Noch ist allen der Fall Merck-Serono in Genf in Erinnerung: Ernesto Bertarelli, der strahlende Segelsieger, hatte sein Familienunternehmen Serono an die deutsche Merck verkauft, die sich Know-how und lukrative Patente sicherte, bevor sie letztes Jahr das Genfer Werk schloss. Die Gewerkschaft Unia sprach damals von Piratenmethoden.

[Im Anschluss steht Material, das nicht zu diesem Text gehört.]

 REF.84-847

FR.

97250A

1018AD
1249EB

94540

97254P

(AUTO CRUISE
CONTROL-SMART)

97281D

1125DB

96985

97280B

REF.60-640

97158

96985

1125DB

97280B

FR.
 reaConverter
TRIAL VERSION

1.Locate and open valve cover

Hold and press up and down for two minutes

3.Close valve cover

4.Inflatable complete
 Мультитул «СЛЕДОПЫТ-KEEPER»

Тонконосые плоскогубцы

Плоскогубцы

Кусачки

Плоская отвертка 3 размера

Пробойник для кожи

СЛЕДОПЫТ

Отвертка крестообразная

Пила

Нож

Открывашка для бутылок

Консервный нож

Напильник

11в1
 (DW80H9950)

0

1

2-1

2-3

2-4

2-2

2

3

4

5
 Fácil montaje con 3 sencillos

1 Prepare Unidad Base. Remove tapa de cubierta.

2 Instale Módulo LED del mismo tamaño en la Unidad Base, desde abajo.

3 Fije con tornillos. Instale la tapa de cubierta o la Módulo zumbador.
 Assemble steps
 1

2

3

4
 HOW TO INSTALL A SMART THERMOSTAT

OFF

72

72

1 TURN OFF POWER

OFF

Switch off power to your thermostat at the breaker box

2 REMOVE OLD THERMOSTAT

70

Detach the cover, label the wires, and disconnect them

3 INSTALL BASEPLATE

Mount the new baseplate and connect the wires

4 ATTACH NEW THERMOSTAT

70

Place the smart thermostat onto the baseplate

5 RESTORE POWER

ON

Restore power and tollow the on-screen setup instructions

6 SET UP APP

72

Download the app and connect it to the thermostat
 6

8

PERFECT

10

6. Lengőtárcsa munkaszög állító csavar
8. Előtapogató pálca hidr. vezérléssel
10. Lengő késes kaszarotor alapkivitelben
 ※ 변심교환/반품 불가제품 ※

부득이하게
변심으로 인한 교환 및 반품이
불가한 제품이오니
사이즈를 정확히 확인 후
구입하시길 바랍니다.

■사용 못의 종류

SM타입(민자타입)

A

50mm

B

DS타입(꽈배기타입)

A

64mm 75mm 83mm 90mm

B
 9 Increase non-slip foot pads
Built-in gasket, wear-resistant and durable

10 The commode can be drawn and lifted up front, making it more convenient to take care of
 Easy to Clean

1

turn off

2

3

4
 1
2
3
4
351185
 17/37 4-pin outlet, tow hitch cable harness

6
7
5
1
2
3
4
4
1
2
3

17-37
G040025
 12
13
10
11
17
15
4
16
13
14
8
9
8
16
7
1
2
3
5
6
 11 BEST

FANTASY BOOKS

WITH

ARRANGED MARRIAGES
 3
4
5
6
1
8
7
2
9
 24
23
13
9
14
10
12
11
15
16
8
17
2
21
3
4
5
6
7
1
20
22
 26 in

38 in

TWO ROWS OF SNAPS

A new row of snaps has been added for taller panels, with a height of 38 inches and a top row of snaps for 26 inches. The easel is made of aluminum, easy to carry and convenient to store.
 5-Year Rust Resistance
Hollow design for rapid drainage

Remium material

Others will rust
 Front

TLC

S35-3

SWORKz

So musste sich Pierre Lamunière, einst Besitzer der inzwischen an Tamedia verkauften Edipresse, die Frage eines Journalisten von «Le Matin» gefallen lassen: «Sind Sie der Bertarelli der Westschweizer Medien?»

Tamedia übt sich in Beschwichtigungen und wiederholt endlos, beschlossen sei noch gar nichts. Doch die Wogen gehen nicht nur in der traditionell kämpferischen «Tribune de Genève» hoch. Auch die bedächtigeren Vaudois von «24 heures» wollen nicht mehr mit sich spassen lassen. Selbst in gewerkschaftsfernen Titeln wie der Frauenzeitschrift «Femina» wählen die Mitarbeitenden nun PersonalvertreterInnen. Ein gemeinsames Krisenkomitee wird auf die Beine gestellt, und die Drähte zu den Deutschschweizer Personalkommissionen von Tamedia laufen heiss.

Konzernsolidarität

Die Personalvertretungen von «Tages-Anzeiger» und «Berner Zeitung» haben den KollegInnen in der Romandie ihre Solidarität ausgedrückt. Auch sie sind vom angekündigten Abbau betroffen und verlangen, dass das Sparprogramm gestoppt und das Renditeziel von fünfzehn Prozent relativiert wird. Die permanenten Kostensenkungsprogramme und die damit verbundene Verschlechterung der Arbeitsbedingungen seien «sehr demotivierend», schreibt etwa die Personalkommission des «Tagi». Dazu komme die Kündigung des Gesamtarbeitsvertrags in der Westschweiz auf Ende 2013: «Die Zeichen, welche die Unternehmensleitung damit an uns Angestellte aussendet, sind fatal.»

Schon in wenigen Tagen wird sich zeigen, ob der Zorn weiter anhält. Am 16. April treffen die Regierungsdelegationen Waadt und Genf zum zweiten Mal die Tamedia-Spitzen. Am 26. April steht dann die Aktionärsgeneralversammlung von Tamedia in Zürich auf der Agenda. Am gleichen Tag beginnen in Lausanne die Verhandlungen für einen neuen Gesamtarbeitsvertrag in den Westschweizer Medien.